Conflict and context

Daily Prompt – Showdown at Big Sky: How do you handle conflict? Boldly and directly? Or, do you prefer a more subtle approach.

I can’t give a single answer to this as, it all honesty, it depends. My first distinction is between physical conflict and verbal conflict. I have never been comfortable with physical violence and if I find myself in such situations I would attempt to defuse it and if that fails run! Fortunately in my work I have rarely been attacked physically and feel lucky to have escaped that conundrum.

My work however has brought me into verbal conflict on many occasions. This can be a discussion between friends, can be an argument over principles, can be a debate in a lecture theatre. In my own mind I make a distinction between what I believe and will argue and my attitude towards the person expressing opposing views. I will often argue in a very committed way and sometimes this will be experienced as forceful and even aggressive. Though this is not my intention I do believe passionately in my work and want to seek the best possible solutions in debate.

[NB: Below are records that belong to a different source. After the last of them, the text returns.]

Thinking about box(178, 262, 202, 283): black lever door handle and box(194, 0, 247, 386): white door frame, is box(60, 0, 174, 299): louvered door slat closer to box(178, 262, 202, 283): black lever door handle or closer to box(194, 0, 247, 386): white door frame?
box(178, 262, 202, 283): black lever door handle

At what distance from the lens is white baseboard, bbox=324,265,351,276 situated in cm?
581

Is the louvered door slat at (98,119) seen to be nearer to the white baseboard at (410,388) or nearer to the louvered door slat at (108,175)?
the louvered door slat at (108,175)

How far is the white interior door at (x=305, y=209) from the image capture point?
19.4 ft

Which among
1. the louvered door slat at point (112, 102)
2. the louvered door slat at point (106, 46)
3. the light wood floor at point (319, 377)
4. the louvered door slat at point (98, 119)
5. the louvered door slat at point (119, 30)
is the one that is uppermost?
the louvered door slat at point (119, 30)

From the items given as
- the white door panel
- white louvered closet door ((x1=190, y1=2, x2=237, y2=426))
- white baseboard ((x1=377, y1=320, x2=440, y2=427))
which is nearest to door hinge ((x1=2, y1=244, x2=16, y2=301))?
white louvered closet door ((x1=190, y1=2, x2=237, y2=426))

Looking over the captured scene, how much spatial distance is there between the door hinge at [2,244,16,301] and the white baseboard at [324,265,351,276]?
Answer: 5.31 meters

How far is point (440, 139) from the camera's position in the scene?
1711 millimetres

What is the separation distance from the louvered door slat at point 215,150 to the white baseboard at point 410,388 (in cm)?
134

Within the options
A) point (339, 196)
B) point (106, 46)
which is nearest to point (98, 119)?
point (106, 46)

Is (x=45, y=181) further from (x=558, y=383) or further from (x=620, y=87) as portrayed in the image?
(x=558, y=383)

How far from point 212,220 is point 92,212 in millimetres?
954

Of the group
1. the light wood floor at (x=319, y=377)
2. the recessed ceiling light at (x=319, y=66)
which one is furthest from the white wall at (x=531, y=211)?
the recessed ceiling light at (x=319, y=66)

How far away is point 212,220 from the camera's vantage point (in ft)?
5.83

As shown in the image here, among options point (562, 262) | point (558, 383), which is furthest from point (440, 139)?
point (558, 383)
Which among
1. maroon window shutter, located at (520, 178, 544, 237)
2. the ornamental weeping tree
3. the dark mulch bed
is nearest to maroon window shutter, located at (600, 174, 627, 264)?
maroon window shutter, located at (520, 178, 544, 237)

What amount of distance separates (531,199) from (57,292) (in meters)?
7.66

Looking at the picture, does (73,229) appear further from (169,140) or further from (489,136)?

From time to time colleagues have felt personally attacked when in debate with me. This always comes as a shock to me as that was never my intention and indeed my feelings about individuals, with one or two notable exceptions, are usually divorced from what they believe. The tone of the debate will vary. If I’m working with students to help them think through new ideas then I will facilitate debate and discussion and stay to one side offering my views when asked or correcting obvious errors. However if I’m at a conference or event where my viewpoint is being questioned and I believe I have a view worth articulating I will argue that strongly, I hope with the backing not just of good argument but evidence too.

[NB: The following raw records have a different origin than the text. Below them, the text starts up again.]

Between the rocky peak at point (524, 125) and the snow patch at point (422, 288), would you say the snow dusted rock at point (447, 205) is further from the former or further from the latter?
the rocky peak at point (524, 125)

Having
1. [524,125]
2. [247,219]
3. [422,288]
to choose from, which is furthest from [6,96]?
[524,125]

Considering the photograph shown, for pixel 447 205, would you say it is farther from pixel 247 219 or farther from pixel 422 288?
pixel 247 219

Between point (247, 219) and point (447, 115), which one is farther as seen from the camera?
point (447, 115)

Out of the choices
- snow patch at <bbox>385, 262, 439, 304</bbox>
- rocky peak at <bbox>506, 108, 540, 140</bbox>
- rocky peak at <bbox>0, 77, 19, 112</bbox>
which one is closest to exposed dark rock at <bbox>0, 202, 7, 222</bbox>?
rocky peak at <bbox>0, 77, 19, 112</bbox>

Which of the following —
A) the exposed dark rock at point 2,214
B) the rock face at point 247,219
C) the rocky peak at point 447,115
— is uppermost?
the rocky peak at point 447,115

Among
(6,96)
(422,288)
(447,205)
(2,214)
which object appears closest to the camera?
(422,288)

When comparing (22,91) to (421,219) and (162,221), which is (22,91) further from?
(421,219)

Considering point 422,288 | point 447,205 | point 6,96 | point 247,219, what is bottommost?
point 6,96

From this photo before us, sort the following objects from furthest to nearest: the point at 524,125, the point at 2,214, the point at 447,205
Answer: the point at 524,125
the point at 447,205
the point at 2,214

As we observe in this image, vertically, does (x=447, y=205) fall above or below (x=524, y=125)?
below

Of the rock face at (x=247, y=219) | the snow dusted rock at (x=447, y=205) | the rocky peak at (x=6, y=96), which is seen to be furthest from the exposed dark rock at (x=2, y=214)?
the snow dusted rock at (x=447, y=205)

I have spent most of the last year feeling angry about the tone of debate conducted by government on matters relating to the probation service. Despite a huge evidence base supporting the quality of the work of the public sector probation service it is being dismantled on ideological dogma rather than carefully developed opposing arguments. After a lifetime of work in this area it is difficult to remain evenhanded when the quality of discussion is so transparently lacking. The quality of debate on TV and radio has often fallen below what I think should be experienced on such an important matter. I just feel angry about what is happening and so very sad for the many probation officers whose careers are falling down around them.

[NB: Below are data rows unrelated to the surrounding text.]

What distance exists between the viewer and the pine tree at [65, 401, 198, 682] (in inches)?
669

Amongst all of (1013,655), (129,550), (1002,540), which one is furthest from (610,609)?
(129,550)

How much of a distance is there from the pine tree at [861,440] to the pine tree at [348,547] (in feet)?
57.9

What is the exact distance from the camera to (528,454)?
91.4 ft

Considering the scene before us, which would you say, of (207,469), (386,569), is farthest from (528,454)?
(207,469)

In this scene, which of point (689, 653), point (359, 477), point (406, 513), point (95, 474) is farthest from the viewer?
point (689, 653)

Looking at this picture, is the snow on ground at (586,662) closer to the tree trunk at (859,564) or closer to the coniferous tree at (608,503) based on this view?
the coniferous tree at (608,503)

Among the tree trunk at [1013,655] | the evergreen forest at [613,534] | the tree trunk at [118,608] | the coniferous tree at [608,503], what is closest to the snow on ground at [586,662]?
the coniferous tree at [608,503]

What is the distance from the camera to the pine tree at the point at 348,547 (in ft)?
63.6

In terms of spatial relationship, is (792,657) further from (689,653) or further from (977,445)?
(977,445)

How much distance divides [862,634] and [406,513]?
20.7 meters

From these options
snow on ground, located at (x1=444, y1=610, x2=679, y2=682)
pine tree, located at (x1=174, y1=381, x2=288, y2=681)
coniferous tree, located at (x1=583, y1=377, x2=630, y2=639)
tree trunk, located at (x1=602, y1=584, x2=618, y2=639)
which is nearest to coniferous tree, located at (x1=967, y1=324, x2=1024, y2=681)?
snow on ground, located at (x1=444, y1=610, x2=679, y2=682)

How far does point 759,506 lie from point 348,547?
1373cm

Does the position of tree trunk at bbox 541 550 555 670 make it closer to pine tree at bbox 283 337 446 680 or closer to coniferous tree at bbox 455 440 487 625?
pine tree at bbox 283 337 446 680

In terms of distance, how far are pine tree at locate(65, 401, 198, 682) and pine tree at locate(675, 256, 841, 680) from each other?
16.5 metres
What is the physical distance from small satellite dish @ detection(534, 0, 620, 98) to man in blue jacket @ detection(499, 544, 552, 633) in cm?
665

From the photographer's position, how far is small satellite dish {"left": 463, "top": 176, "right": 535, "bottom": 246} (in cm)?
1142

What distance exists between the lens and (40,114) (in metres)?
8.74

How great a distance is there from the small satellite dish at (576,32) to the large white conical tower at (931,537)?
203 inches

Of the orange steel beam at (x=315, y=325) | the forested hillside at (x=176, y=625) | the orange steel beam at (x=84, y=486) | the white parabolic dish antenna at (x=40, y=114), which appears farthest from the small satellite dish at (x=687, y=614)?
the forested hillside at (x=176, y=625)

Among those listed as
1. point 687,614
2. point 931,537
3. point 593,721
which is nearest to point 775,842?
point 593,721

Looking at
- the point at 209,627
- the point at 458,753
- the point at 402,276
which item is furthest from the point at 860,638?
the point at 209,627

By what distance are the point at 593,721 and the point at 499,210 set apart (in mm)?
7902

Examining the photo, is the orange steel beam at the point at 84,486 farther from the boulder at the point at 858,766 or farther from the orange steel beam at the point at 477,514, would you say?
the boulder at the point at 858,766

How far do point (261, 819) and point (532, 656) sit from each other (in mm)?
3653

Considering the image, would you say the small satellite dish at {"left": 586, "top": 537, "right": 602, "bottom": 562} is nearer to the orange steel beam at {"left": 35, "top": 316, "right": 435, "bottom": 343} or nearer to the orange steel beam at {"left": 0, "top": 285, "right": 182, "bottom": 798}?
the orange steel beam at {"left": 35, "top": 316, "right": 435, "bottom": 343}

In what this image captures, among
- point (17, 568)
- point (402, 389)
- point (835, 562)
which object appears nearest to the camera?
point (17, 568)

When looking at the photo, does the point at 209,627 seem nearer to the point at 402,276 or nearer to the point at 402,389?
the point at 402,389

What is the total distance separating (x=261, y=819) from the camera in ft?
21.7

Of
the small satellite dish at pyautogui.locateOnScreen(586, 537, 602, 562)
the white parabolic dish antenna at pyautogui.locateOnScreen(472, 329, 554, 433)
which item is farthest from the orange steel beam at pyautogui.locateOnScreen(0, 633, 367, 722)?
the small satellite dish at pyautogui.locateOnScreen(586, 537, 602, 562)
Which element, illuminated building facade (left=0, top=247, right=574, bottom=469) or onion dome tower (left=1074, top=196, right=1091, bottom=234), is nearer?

For me therefore my reaction to conflict is entirely dependant on context. Though in principle opposed to violent or aggressive responses I will argue firmly in a committed manner when I believe passionately in the principle under debate. Often though my work is seeking to find a resolution of conflict, resolving opposing ideas, and therefore it remains important to present balanced argument, to listen to the views of others and to seek resolution of difference and a way forward. These are lofty aspirations and I no doubt fall short of them on many occasions but that remains my overarching goal.